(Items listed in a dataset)
----
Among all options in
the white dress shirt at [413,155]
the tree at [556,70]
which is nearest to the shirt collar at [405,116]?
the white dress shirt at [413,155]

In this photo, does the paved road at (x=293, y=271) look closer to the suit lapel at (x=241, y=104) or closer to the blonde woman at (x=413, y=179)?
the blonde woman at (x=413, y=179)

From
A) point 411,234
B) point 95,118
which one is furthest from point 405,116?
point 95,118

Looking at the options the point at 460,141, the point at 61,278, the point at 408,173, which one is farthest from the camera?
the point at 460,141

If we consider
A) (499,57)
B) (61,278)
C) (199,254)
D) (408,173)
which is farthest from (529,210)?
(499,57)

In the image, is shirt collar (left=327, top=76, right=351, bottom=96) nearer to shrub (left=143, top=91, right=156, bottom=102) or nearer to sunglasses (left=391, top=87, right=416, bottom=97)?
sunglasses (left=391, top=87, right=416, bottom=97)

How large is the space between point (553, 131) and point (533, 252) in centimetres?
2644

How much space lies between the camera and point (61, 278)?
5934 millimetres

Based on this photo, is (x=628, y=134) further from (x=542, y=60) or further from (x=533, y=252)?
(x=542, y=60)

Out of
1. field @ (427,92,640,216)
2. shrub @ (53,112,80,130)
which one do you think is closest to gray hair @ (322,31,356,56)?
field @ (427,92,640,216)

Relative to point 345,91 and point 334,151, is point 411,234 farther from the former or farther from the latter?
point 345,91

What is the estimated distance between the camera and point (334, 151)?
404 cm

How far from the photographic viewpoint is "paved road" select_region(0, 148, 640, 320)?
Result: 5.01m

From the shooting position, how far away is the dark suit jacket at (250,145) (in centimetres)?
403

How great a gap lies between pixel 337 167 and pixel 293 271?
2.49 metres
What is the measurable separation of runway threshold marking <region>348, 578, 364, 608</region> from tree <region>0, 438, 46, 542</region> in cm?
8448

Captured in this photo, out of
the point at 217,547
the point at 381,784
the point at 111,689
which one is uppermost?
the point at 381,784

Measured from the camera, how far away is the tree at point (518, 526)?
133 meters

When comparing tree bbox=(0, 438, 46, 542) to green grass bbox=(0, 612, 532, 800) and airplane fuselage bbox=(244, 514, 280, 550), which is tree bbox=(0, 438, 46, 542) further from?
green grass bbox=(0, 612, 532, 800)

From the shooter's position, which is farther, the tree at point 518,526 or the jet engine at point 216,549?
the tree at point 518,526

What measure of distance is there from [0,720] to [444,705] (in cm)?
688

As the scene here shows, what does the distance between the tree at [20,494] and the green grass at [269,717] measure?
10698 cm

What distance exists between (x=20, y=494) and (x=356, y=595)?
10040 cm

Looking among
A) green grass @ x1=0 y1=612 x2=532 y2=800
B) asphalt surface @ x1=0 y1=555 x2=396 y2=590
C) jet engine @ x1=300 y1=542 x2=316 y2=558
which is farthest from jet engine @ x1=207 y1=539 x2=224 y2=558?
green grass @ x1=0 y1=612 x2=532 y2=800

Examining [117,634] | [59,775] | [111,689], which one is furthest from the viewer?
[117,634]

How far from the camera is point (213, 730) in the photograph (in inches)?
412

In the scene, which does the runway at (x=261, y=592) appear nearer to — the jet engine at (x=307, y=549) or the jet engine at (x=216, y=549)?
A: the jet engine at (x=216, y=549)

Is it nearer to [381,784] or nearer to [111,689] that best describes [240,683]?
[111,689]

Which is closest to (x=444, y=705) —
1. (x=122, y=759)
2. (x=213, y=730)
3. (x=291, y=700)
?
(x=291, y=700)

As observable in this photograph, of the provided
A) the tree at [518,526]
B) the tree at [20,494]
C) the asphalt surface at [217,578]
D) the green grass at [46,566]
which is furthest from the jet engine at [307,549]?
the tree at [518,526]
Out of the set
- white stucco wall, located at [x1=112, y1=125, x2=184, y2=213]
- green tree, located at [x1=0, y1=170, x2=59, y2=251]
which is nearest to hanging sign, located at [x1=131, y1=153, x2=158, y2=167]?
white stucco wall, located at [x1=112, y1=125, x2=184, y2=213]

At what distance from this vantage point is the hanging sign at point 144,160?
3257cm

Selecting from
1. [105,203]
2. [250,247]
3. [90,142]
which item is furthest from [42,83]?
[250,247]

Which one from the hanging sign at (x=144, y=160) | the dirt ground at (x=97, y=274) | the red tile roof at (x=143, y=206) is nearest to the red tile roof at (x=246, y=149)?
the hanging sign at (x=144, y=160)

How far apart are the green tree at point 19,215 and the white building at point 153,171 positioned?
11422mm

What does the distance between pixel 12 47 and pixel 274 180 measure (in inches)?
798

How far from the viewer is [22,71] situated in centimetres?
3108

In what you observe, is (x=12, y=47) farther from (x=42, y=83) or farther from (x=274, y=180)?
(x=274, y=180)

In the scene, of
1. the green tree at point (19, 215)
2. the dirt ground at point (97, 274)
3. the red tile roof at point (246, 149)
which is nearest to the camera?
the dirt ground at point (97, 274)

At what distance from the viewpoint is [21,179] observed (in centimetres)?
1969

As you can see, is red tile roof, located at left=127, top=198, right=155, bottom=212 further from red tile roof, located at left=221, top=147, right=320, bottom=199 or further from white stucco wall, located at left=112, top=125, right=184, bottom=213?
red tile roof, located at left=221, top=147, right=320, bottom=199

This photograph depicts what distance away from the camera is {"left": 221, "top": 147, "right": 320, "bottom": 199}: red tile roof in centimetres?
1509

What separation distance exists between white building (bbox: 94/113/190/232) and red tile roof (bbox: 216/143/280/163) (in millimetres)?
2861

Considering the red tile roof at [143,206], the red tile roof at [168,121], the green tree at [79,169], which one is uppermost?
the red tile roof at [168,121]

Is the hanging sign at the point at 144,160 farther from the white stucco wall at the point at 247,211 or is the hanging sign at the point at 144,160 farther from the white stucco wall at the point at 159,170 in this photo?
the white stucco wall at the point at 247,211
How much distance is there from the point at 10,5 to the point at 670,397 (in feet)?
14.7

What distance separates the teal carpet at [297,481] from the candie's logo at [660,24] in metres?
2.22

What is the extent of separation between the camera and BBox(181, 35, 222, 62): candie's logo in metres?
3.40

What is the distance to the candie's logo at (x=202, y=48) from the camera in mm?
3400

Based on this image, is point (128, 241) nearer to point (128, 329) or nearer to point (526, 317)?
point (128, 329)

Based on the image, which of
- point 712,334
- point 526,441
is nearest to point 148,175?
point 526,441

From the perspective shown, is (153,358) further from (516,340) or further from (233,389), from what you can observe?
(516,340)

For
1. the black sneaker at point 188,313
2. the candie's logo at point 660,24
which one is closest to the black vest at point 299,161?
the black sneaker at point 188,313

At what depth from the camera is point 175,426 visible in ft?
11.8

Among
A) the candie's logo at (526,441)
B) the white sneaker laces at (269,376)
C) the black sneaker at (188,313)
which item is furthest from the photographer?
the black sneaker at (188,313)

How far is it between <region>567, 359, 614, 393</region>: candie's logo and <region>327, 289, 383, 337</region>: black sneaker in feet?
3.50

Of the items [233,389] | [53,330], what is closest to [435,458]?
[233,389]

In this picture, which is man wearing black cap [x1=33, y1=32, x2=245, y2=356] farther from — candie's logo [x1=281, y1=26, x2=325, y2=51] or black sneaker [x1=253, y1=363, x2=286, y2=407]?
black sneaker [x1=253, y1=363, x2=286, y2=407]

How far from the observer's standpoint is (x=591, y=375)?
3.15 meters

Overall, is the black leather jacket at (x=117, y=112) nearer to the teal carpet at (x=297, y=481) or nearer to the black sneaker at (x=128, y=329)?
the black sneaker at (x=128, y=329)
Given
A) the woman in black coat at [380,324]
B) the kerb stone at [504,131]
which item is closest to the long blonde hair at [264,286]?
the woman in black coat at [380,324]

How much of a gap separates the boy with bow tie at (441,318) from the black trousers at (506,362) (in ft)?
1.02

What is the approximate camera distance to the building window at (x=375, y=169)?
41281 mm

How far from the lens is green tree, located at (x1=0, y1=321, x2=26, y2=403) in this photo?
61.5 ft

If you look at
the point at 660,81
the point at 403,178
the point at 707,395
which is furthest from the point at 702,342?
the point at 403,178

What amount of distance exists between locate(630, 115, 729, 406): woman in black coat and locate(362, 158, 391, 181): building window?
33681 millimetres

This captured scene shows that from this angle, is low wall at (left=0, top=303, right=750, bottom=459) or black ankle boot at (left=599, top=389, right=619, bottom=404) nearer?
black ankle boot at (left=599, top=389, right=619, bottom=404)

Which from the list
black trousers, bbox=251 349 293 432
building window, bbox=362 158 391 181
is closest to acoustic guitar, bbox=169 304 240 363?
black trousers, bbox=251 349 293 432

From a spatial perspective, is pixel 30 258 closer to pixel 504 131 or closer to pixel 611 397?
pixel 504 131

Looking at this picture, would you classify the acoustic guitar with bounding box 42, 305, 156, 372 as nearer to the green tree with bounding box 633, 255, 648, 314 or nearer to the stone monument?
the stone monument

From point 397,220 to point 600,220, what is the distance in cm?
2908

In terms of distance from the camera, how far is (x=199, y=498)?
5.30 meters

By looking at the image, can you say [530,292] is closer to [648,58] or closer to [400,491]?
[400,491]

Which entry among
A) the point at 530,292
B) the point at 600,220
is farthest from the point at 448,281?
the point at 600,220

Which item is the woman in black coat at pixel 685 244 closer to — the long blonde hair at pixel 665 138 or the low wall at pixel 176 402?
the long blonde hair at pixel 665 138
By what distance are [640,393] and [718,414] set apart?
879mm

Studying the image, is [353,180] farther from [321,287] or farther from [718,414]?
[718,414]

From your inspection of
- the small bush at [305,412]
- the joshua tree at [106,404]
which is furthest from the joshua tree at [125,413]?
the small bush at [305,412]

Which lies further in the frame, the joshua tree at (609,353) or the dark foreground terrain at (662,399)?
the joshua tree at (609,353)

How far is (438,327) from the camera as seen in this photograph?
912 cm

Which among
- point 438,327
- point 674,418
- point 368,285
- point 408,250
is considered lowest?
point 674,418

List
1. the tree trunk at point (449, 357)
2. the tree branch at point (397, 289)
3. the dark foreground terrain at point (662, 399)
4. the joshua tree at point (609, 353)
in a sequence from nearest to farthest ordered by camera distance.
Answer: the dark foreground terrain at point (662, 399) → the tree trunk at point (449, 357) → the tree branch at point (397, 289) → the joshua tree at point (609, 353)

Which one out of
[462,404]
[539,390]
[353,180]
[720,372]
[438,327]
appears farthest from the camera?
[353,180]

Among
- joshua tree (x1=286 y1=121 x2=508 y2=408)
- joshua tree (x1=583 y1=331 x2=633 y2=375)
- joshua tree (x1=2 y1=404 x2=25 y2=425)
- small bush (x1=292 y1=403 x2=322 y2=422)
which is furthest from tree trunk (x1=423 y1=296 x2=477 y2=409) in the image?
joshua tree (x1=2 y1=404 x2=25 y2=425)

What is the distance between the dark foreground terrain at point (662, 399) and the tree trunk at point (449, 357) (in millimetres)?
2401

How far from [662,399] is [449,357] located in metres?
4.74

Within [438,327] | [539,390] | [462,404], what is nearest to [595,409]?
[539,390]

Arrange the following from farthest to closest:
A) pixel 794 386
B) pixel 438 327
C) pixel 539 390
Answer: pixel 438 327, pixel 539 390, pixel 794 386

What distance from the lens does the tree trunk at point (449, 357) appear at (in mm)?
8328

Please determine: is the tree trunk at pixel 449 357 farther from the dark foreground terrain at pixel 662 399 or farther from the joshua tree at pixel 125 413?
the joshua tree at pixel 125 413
----
REQUIRED TASK: Repeat the part of the rows that opens with the line containing "Based on this photo, is" and closes with the line containing "Result: 5.01m", both ends included.

ANSWER BELOW:
Based on this photo, is (x=628, y=134) further from (x=542, y=60) or further from (x=533, y=252)?
(x=542, y=60)

Out of
1. field @ (427,92,640,216)
2. shrub @ (53,112,80,130)
which one do you think is closest to gray hair @ (322,31,356,56)?
field @ (427,92,640,216)

Relative to point 345,91 and point 334,151, is point 411,234 farther from the former or farther from the latter?
point 345,91

What is the estimated distance between the camera and point (334, 151)?
404 cm

How far from the photographic viewpoint is "paved road" select_region(0, 148, 640, 320)?
Result: 5.01m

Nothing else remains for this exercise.